Problem
Treat the line containing "In the captured" as the first line and the final line of the material below as the last; reproduce that range exactly.

Scene-based spatial questions
[start]

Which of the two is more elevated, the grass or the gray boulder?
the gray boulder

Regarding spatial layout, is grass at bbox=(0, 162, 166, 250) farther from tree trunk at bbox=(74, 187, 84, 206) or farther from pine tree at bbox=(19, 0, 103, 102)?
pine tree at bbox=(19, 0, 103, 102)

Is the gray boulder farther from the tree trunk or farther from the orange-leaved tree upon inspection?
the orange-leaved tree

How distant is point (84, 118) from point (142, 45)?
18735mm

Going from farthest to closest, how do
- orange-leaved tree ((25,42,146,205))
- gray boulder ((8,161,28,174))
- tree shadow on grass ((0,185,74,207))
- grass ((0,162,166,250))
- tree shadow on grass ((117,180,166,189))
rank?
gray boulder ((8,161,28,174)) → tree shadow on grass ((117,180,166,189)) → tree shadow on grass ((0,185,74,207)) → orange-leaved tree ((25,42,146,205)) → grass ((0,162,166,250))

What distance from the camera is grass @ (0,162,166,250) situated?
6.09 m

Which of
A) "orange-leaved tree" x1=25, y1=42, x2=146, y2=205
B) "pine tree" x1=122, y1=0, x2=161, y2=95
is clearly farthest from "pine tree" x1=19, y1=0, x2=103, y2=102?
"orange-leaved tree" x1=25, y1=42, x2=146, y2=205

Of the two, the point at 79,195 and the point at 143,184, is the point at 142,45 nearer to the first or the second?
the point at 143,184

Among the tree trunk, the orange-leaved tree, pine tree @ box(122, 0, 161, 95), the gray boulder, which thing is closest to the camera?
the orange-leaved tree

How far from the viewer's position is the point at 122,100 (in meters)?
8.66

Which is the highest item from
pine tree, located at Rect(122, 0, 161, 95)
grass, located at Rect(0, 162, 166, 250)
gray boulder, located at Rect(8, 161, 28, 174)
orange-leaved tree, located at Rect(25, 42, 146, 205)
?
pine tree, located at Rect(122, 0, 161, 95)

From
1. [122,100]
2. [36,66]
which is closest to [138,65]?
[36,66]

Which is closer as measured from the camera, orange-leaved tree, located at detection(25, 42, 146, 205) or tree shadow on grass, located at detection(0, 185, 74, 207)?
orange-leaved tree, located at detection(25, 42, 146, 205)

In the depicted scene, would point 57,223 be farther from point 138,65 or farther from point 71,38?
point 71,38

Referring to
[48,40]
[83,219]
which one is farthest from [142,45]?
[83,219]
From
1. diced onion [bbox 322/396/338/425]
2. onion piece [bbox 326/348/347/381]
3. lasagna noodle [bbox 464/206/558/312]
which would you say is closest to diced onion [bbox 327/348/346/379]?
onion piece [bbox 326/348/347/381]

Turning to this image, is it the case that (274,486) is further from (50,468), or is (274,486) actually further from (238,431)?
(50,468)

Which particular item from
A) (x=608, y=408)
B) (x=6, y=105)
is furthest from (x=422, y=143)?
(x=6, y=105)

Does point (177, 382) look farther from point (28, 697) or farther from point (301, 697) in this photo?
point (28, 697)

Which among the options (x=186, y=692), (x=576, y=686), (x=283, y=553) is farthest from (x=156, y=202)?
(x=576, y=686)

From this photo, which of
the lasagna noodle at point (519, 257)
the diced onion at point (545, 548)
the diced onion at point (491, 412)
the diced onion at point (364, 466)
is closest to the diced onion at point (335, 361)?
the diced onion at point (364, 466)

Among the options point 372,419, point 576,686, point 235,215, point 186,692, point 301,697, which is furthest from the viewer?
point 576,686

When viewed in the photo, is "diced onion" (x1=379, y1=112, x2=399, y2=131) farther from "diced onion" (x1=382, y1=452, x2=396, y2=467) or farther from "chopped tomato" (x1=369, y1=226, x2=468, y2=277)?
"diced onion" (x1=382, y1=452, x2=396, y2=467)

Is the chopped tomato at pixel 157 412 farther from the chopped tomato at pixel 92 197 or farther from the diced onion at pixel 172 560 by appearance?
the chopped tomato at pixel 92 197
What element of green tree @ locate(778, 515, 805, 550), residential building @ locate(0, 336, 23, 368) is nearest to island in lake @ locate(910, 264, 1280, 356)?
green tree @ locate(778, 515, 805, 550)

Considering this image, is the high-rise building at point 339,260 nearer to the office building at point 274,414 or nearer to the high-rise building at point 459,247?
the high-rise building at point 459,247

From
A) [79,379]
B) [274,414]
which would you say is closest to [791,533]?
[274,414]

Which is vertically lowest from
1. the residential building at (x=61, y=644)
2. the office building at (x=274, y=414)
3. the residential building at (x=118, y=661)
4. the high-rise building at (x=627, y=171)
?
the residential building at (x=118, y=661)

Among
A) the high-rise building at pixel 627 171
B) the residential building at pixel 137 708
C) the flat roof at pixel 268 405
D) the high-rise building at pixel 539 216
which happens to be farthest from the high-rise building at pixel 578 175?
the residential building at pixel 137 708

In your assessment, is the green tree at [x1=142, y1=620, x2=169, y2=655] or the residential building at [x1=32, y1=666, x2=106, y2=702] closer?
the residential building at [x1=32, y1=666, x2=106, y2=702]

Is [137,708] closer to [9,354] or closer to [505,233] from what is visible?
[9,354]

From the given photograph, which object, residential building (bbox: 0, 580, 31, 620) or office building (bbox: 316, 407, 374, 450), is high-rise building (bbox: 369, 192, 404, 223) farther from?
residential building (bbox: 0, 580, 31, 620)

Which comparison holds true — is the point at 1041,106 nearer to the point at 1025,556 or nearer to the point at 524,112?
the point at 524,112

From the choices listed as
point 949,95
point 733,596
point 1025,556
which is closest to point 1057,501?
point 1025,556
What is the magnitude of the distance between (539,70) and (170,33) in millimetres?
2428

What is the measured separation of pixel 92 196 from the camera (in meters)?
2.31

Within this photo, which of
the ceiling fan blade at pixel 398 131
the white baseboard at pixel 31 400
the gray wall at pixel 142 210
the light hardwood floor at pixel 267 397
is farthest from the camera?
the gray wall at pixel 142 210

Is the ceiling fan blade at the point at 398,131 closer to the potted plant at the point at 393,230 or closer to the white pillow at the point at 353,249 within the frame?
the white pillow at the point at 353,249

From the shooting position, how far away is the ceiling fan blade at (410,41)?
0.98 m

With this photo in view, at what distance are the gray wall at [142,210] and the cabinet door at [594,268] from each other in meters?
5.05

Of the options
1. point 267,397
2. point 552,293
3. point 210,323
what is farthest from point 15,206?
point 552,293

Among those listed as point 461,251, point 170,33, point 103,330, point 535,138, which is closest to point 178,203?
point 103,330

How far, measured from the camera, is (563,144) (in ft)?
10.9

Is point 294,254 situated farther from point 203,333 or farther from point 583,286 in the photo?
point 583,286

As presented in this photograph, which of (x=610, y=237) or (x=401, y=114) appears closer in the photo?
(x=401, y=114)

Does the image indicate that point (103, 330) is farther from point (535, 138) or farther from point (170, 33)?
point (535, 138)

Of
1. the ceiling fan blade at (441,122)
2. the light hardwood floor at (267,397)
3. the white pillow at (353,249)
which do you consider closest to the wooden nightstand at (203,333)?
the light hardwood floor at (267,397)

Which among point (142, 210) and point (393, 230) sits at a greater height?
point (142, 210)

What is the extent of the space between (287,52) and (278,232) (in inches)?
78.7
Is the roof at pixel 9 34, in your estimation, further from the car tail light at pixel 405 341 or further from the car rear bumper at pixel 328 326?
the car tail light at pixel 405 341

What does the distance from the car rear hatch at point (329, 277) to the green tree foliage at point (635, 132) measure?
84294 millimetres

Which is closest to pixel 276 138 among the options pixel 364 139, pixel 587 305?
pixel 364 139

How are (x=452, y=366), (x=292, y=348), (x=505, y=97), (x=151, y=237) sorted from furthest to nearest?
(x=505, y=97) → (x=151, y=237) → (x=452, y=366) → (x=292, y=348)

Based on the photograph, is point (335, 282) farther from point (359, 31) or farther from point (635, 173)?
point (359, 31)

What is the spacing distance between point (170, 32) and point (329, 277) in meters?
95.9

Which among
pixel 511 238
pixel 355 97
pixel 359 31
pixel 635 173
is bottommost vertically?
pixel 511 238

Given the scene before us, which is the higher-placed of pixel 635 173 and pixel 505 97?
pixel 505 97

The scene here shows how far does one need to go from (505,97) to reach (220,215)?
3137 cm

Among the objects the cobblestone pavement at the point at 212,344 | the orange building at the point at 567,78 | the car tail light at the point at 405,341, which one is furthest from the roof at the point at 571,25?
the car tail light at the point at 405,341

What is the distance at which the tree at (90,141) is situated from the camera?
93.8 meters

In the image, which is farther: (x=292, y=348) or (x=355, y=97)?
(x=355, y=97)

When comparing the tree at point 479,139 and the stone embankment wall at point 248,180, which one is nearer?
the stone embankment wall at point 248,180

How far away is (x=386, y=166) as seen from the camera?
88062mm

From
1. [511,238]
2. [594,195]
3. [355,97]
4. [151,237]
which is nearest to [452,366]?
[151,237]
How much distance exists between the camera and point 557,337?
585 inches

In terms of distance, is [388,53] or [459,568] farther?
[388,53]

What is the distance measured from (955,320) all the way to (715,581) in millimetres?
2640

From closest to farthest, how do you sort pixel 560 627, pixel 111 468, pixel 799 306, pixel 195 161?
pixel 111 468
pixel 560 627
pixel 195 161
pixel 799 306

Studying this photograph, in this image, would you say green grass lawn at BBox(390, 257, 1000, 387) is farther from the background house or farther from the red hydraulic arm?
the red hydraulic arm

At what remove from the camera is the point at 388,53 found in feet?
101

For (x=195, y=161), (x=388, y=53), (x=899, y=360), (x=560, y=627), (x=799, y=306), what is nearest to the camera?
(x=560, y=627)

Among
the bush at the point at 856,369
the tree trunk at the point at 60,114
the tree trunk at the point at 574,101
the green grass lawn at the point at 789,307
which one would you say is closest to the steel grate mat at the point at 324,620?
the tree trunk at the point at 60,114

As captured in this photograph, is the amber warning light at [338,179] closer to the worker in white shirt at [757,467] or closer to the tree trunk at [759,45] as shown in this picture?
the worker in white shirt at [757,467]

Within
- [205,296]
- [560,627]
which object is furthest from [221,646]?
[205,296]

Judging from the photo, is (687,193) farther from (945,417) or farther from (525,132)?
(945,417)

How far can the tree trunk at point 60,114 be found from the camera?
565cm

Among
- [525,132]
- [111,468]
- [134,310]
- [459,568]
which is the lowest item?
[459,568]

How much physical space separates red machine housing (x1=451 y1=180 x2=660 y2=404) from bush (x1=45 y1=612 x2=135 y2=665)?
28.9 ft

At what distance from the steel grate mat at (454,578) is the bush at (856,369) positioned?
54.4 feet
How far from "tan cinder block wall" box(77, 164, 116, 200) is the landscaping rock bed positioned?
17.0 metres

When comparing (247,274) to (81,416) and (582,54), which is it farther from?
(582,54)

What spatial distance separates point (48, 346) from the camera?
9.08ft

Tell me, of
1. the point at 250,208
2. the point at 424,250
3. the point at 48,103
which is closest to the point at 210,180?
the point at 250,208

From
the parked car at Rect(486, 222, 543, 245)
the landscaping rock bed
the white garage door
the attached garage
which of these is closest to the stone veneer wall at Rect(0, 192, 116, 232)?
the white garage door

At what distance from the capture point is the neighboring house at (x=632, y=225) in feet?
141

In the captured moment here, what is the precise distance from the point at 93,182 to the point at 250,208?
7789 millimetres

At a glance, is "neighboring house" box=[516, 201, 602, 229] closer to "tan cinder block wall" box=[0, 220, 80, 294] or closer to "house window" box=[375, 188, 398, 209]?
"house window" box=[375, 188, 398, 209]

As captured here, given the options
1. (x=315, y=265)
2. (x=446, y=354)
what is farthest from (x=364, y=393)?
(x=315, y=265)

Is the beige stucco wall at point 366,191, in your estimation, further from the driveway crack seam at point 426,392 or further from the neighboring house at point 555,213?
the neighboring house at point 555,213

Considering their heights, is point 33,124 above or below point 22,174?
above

[end]

Solution to this exercise
In the captured moment here, what is the precise distance from the point at 93,182 to the point at 250,208?
7789 millimetres

At a glance, is "neighboring house" box=[516, 201, 602, 229] closer to "tan cinder block wall" box=[0, 220, 80, 294] or closer to "house window" box=[375, 188, 398, 209]?
"house window" box=[375, 188, 398, 209]

As captured here, given the options
1. (x=315, y=265)
2. (x=446, y=354)
what is farthest from (x=364, y=393)?
(x=315, y=265)

Is the beige stucco wall at point 366,191, in your estimation, further from the driveway crack seam at point 426,392 or further from the neighboring house at point 555,213?
the neighboring house at point 555,213

Considering their heights, is point 33,124 above or below point 22,174?
above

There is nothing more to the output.